As we both sat together, having this incredibly sweet tender moment, Jack turned to me.
"Mom?"
"Yes, honey?" I smiled gently.
"I have to go poop!"
He jumped up and ran to the bathroom, and I started cracking up.
Yes, prayers are answered.  Sometimes, incredibly quickly and obviously.
Just for the record, I have decided to make this an afternoon tradition of snuggling with Jack and me telling him all the things that I love about him.
And, also for the record, Jack hasn't had a single accident since that afternoon.
Like I said, prayers are answered.
P.S.  I want to point out that, just as my son's accidents are nothing but a symptom of underlying frustrations, fears, or angers, I am NOT telling my son that I love him in order to manipulate him into being accident-free.  Just so you all know.

Comments

Cristin said…
I hate potty training. i tried to train Amelia for about 5 minutes today and then quickly changed my mind. Too much work.
Jenn said…
I love this story, and I hate potty training. Thanks for sharing another inspiring mothering experience! Love you girl!
Jennifer said…
I have said prayers about
poop and potty training. I really think that's the only reason Connor is potty trained. He has his accidents. But most kids do for the first year or more.

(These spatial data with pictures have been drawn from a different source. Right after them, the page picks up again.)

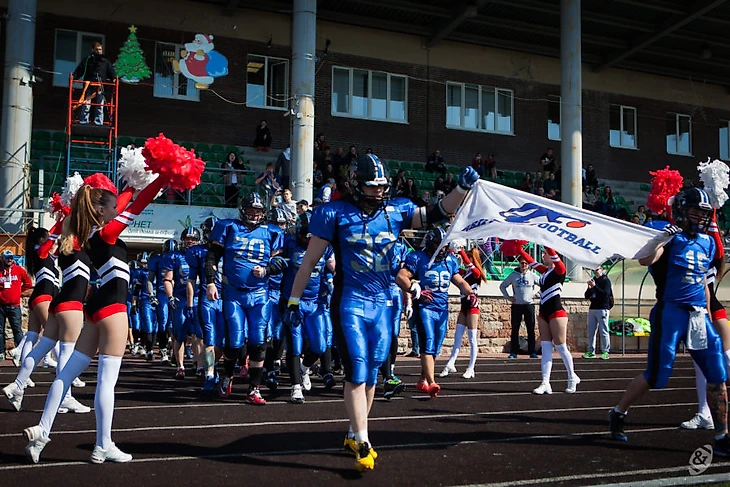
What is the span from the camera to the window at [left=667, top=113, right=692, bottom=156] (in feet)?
121

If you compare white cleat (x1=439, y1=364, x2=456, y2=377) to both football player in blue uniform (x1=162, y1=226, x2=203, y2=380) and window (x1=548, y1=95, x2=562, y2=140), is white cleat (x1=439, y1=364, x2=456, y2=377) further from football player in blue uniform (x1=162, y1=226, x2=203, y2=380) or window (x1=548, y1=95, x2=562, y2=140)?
window (x1=548, y1=95, x2=562, y2=140)

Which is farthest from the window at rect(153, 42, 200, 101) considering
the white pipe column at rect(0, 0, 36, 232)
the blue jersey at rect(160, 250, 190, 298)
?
the blue jersey at rect(160, 250, 190, 298)

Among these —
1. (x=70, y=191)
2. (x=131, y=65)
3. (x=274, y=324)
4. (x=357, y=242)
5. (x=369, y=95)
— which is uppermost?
(x=369, y=95)

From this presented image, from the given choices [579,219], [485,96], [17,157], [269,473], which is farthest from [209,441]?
[485,96]

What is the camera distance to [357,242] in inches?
258

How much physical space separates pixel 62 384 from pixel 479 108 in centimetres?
2820

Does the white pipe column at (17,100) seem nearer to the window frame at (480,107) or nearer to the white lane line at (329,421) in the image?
the white lane line at (329,421)

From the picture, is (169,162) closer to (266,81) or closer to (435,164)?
(435,164)

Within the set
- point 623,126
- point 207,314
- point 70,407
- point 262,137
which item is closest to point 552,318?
point 207,314

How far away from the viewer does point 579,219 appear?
7551mm

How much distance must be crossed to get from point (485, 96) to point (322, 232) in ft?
90.8

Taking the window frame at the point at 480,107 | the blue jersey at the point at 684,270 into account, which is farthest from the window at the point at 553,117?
the blue jersey at the point at 684,270

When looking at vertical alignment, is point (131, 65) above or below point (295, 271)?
above

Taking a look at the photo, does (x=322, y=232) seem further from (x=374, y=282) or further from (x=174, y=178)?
(x=174, y=178)
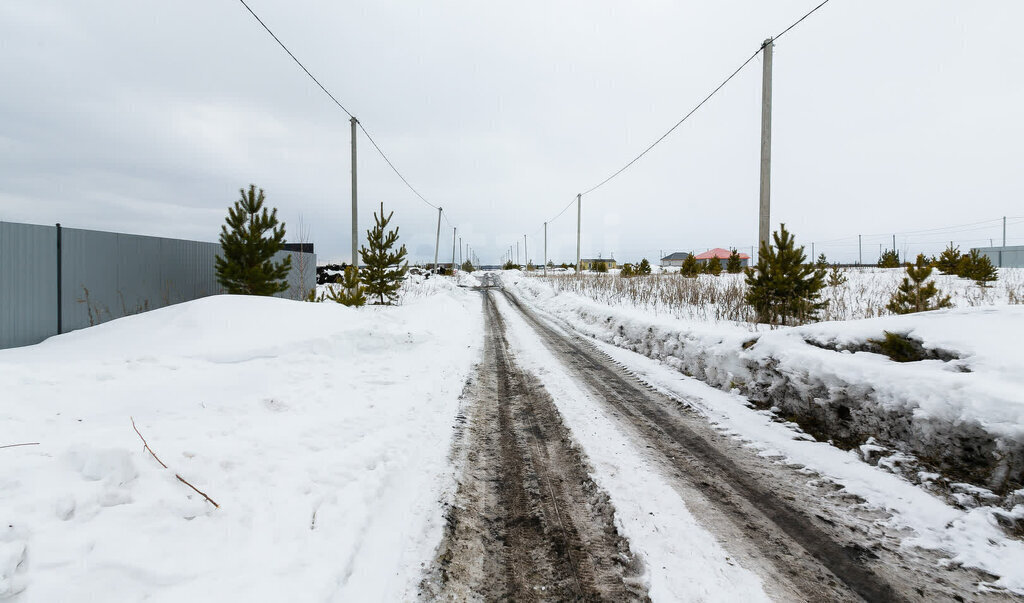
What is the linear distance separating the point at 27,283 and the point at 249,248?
14.2 feet

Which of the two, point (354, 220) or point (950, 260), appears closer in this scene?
point (354, 220)

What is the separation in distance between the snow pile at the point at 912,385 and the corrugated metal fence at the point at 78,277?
1206 cm

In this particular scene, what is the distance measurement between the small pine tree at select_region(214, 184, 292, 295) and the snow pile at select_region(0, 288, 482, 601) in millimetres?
4701

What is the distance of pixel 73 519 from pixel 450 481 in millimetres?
2264

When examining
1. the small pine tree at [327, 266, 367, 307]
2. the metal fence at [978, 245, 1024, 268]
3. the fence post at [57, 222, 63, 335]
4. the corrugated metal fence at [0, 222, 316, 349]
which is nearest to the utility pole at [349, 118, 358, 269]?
the small pine tree at [327, 266, 367, 307]

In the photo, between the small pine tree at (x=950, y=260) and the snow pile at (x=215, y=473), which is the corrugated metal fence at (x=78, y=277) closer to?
the snow pile at (x=215, y=473)

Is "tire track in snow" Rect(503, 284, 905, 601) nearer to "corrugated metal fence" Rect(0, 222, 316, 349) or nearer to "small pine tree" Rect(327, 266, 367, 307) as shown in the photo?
"small pine tree" Rect(327, 266, 367, 307)

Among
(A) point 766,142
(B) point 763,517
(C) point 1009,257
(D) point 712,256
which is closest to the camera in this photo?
(B) point 763,517

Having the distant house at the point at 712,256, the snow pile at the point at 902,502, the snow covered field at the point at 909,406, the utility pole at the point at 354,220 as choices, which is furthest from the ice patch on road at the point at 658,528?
the distant house at the point at 712,256

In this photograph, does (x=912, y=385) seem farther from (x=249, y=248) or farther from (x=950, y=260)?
(x=950, y=260)

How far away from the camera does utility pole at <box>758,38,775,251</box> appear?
8.68m

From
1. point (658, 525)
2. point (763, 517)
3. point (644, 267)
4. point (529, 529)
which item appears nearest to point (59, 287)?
Result: point (529, 529)

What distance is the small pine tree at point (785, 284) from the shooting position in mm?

If Jack is 6 and still having problems...then that's something to talk to the dr. about. Otherwise...his accidents are perfectly normal.

Mindy said…
This is a topic that is near and dear to my heart (Showing extra love to your children when you are both frustrated with each other, NOT potty training. Ha ha.) I have had several instances where I am frustrated with one of the kids because they keep acting out or something of that nature and I'm sure they are frustrated with me because I keep getting after them and lets be honest I raise my voice. Ok, ok I'm a yeller, I yell at them. Then I'll be prompted to just hold them and tell them good things about themselves to build them up and let them know that I have confidence in them and that they can do hard things. I remember when Aunt Nerita taught me that "Those who deserve love the least, are the ones who need it the most." I feel that everyone deserves love so I need to change that quote a little bit but it has always stayed with me and rang true for the most part.
Sarah said…
You are such a great mom, Jewel. It can't be easy trying to teach your children things when they won't cooperate! I bet Jack will always remember you snuggling with him and telling him how much you love him. And that's what's important is them knowing how much you love them. Good luck with the potty training! You and Jack got this! :) love ya guys.